ZeroTrace Companion
Companion vs. Web UI vs. Terminal-only
When to use Companion, when to use the device's built-in Web UI, and when to use a generic serial terminal.
ZeroTrace devices can be managed three ways: via Companion, via the device's built-in Web UI, or via a generic serial terminal (PuTTY, screen, minicom, etc.). Each has its place.
Side by side
| Feature | Companion | Web UI | Generic terminal |
|---|---|---|---|
| Cross-device support | HID + BLE Logger + AirLeak in one app | One device per browser tab | Yes, raw connection |
| Auto device detection | Yes — probes every COM port | n/a (browser-based) | No — you pick the port |
| Visual dashboard | Yes — full UI | Yes — different per device | No — text only |
| AirLeak live workspace | Yes — full feature set | Limited | No |
| Capture sessions | Yes — disk-backed library | Limited (browser storage) | No |
| Known-device library | Yes — persists across sessions | No | No |
| Offline AI assistant | Yes — local LLM with tool calling | No | No |
| Multi-device switching | Yes — one click | Tab switching in browser | New connection per device |
| Works without internet | Yes | Yes — Wi-Fi to device | Yes |
| Always available | Requires install | Built into device firmware | Built into your OS |
| Free to install | Yes — no account, no subscription | Yes (built-in) | Yes |
When to use Companion
- You own multiple ZeroTrace devices — Companion is the only thing that handles HID + AirLeak + BLE Logger in one window.
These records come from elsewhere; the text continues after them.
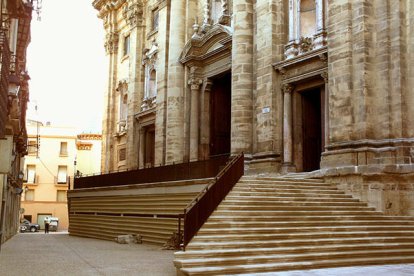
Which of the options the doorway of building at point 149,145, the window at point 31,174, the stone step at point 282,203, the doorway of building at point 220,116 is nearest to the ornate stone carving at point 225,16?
the doorway of building at point 220,116

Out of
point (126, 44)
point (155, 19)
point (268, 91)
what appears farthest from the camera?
point (126, 44)

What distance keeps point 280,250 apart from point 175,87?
659 inches

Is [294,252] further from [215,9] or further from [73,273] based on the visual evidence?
[215,9]

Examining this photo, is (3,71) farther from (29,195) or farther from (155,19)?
(29,195)

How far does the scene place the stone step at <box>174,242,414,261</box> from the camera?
38.4 ft

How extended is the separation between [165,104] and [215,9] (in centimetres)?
561

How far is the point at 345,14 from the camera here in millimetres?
18453

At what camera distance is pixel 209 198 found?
44.9 ft

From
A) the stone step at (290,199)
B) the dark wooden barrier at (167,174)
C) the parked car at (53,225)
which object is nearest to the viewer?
the stone step at (290,199)

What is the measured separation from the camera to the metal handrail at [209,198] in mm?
12359

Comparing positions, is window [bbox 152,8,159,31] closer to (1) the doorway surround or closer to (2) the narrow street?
(1) the doorway surround

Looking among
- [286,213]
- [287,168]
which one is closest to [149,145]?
[287,168]

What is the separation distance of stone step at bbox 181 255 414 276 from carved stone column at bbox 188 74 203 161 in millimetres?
14289

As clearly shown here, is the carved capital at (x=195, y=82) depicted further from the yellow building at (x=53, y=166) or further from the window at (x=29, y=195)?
the window at (x=29, y=195)
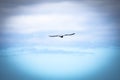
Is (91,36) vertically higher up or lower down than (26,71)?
higher up

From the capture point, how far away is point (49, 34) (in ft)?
12.4

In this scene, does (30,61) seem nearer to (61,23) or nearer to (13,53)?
(13,53)

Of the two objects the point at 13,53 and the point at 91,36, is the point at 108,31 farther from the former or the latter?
the point at 13,53

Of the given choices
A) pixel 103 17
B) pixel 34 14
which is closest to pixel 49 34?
pixel 34 14

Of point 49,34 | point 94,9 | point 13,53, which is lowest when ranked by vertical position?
point 13,53

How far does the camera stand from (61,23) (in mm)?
3785

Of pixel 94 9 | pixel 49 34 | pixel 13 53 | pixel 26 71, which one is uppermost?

- You do AirLeak work — the live workspace, sessions, library, insights, and alerts are Companion-only features.
- You want the AI assistant — local LLM with tool calling is Companion-only.
- You manage devices over USB — direct serial is faster and more reliable than Wi-Fi for routine management.
When to use the Web UI
- You're not at your usual workstation — your phone, a colleague's laptop, a hotel kiosk. The Web UI runs entirely on the device's own Wi-Fi access point.
- You're managing a remote-mounted device — the device is somewhere you can reach over Wi-Fi but not over USB.
- You don't have Companion installed and you only need to do one quick thing.
- You're using a device without a COM port (ZeroTrace Mini, Lilygo T-Dongle S3) — the Web UI is the only option.
See the per-device docs for the Web UI details:
When to use a generic terminal
- You're debugging Companion itself and need to verify the device is responding before involving Companion's logic.
- You are scripting the device from a shell pipeline and want raw serial access.
- You're on a system where Companion does not run (a build server, a remote SSH session, a stripped-down container).
- You prefer a terminal-first workflow and the Companion terminal does not fit your habits.
For HID devices, the on-device command set is documented at ZeroTrace HID scripting. The same commands work whether you type them into Companion's terminal, a generic terminal, or a script that pipes them in.
The three options coexist. Use Companion as your default; reach for the Web UI when you're away from your workstation; reach for a generic terminal when you're debugging.
Side note: ZeroTrace Proxy and ZeroTrace OSINT
Companion is the device-management app. It is not the same as:
- ZeroTrace OSINT — the desktop OSINT toolkit. Different application, different purpose.
- ZeroTrace Proxy — the proxy workflow suite. Different application, different purpose.
All three are separate desktop apps. They are designed to coexist on the same machine and have separate installs.